Дальнейший разговор мы прекращаем, так как начинается церемония открытия. Осенний бал открывает совсем молодая группа. Парни в масках и с ангельскими крыльями за спиной. С сильными, пробирающими до глубины души голосами. Пожалуй, лучший выбор. Дар шепотом поясняет, что раньше выступали в основном оперные дивы. Но в этом году вернулась Мара и смогла донести до отца, что Осенний бал – это чествование молодой крови.

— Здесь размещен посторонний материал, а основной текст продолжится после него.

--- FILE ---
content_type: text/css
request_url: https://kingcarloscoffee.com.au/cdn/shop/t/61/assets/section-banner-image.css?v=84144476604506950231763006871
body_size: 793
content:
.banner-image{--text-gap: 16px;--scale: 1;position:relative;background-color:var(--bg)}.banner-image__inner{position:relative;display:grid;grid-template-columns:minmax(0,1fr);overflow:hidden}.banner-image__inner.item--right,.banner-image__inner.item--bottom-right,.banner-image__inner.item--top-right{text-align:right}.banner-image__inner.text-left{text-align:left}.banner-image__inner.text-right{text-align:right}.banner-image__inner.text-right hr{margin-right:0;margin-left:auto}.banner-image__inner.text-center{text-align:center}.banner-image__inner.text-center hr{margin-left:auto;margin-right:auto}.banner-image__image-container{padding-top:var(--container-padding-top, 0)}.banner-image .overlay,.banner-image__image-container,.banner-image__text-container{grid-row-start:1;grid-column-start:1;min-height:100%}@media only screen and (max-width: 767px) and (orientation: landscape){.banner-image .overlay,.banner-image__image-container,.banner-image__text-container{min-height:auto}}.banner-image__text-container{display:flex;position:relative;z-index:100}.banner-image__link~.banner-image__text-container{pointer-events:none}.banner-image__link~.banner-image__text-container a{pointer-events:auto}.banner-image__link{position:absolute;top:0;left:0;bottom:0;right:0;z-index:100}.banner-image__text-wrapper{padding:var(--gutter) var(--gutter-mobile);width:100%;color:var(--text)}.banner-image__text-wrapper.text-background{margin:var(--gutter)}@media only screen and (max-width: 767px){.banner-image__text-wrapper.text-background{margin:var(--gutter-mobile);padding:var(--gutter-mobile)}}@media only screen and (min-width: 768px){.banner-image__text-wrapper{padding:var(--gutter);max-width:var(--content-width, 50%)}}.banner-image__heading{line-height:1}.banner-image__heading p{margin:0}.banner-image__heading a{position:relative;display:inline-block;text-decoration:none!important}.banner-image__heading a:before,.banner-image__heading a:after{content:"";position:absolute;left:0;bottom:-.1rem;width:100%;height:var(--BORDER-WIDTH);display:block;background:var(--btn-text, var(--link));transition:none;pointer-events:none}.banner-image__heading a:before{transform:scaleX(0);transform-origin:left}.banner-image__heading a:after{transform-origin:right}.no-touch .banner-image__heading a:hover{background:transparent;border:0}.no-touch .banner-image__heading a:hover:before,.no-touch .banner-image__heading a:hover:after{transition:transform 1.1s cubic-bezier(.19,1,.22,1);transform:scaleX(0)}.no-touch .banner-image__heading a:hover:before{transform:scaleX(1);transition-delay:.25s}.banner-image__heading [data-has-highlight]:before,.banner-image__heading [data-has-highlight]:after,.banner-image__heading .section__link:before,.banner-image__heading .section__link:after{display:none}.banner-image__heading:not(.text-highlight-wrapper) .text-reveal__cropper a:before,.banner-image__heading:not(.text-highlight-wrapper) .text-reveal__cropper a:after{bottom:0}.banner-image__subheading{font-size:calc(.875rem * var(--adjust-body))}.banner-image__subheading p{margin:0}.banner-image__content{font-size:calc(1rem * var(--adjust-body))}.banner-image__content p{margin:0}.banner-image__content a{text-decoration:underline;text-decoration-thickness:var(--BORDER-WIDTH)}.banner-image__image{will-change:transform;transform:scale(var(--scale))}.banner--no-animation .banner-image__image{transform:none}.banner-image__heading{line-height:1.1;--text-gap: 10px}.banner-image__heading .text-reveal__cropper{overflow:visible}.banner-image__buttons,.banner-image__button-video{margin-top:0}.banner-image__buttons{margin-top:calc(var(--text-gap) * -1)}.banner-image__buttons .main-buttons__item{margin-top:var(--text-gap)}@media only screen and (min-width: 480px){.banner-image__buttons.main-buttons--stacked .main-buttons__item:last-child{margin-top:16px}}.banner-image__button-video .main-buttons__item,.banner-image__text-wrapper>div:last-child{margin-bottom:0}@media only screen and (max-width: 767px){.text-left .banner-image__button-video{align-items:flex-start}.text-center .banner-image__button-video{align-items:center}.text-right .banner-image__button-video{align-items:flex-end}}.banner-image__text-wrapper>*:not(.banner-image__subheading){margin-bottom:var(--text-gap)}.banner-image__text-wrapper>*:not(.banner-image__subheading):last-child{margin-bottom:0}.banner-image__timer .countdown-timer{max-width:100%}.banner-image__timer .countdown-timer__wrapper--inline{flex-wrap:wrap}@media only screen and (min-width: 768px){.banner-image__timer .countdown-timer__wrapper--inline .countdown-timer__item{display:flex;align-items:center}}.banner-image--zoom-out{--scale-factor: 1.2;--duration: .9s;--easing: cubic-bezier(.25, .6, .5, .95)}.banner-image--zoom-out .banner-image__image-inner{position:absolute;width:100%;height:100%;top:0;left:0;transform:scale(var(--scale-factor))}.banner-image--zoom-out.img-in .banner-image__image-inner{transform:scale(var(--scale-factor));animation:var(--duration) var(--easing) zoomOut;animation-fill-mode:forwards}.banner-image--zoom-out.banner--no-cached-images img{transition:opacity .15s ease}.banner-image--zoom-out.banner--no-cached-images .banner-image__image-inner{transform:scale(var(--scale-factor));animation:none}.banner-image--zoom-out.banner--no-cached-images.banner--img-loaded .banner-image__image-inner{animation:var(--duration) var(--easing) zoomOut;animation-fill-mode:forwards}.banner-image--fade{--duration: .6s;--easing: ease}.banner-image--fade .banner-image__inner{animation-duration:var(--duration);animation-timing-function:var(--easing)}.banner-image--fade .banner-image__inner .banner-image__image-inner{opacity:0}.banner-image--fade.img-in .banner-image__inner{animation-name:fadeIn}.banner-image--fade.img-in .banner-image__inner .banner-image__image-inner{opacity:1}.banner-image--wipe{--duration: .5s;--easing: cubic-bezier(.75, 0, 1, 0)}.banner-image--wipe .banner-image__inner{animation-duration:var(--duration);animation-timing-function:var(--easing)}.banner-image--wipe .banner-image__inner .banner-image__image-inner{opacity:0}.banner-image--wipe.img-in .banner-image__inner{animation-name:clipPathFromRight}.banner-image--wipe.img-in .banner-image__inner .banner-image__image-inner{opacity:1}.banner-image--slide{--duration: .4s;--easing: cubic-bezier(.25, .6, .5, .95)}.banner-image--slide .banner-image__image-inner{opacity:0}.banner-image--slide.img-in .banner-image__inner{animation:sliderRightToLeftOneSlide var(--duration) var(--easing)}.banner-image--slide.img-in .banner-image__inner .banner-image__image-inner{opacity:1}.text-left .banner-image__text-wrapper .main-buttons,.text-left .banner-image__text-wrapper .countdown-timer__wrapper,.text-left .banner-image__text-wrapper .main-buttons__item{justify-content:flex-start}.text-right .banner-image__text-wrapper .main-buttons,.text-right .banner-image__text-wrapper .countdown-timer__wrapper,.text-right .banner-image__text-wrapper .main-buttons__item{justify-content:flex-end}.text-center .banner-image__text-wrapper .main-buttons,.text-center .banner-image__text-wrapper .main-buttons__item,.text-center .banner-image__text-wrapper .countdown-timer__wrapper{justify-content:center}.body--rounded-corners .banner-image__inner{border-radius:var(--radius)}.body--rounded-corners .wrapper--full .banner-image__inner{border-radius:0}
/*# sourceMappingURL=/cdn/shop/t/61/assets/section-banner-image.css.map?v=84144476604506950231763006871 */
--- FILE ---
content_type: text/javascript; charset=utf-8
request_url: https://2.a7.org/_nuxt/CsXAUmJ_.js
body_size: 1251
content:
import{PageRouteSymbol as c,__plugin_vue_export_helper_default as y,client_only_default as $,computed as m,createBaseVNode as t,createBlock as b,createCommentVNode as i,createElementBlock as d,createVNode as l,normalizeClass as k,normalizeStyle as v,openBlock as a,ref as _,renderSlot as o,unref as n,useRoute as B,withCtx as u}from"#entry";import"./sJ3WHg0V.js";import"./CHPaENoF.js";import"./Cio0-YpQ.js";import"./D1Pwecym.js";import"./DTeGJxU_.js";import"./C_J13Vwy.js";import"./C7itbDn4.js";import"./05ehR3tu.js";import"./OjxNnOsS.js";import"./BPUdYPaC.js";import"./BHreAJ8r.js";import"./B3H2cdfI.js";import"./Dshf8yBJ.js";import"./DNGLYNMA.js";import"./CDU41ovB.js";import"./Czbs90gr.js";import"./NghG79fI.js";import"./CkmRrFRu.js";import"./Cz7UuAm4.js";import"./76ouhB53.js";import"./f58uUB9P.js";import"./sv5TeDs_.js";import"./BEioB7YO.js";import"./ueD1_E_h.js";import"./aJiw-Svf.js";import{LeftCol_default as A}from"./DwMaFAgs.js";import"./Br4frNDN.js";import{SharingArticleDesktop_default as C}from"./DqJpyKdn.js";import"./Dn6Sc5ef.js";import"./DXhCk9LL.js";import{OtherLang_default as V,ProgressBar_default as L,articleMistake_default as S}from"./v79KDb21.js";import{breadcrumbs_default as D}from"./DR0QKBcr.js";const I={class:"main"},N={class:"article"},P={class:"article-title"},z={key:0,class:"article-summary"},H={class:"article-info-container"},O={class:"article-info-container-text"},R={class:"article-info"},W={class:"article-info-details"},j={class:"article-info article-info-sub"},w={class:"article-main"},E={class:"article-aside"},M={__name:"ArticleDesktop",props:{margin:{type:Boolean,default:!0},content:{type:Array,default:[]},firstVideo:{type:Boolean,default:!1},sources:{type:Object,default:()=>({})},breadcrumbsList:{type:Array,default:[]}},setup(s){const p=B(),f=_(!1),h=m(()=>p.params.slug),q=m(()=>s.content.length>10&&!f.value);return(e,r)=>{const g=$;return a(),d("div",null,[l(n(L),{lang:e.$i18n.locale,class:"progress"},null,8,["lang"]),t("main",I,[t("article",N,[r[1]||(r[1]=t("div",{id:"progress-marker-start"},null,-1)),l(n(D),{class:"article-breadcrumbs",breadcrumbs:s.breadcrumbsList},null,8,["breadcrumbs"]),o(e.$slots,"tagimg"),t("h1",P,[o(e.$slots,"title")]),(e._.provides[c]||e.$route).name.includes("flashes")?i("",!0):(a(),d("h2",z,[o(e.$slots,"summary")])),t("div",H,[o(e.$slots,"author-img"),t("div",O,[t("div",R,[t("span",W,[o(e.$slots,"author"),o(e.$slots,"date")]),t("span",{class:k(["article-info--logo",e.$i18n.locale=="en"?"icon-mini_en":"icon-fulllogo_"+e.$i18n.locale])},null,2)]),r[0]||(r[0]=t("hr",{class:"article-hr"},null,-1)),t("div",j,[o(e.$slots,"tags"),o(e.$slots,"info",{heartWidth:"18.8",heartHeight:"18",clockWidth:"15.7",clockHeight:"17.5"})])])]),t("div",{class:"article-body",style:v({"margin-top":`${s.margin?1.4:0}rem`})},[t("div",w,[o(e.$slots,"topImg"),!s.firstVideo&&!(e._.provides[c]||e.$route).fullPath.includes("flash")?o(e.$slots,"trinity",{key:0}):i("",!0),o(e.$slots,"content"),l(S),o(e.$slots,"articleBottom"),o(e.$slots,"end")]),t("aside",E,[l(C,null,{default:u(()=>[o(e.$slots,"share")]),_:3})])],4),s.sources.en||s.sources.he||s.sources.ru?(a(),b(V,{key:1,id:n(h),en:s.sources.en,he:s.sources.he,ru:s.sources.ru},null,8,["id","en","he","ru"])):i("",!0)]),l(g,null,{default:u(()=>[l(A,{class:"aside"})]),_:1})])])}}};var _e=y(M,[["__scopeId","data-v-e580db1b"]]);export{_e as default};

Я видела выступление этих парней однажды на закрытии международных соревнований и с тех пор следила за их творчеством. Меня нельзя назвать фанаткой, просто мне во всех сферах нравятся профессионалы. Обычно парни выступают в белых просторных одеждах, и крылья у них полупрозрачные, словно призрачные. Отливают или золотом, или серебром.
Сегодня же они соответствуют яркой атмосфере праздника. За их спинами – настоящее пламя. Интересно, они все стихийники или это какие-то сильные артефакты? В любом случае это нереально красиво. Лица певцов прикрыты масками. Говорят, никто не знает скрывающихся под ангельскими личинами. Дополнительная интрига только подстегивает интерес к их творчеству.
«Ангелом» может быть парень с соседнего двора, а может и кто-то из элиты.
– Интересно, кто они? – задумчиво тяну я, не ожидая ответа.
– А что? – несколько ревниво отзывается Дар. – Ты, как многие девчонки, отдала бы все, чтобы встретиться с ними и пообщаться? Так ведь, Каро?
– Нет, – я качаю головой. – Они красиво поют, у них хорошие образы, но мной движет только любопытство.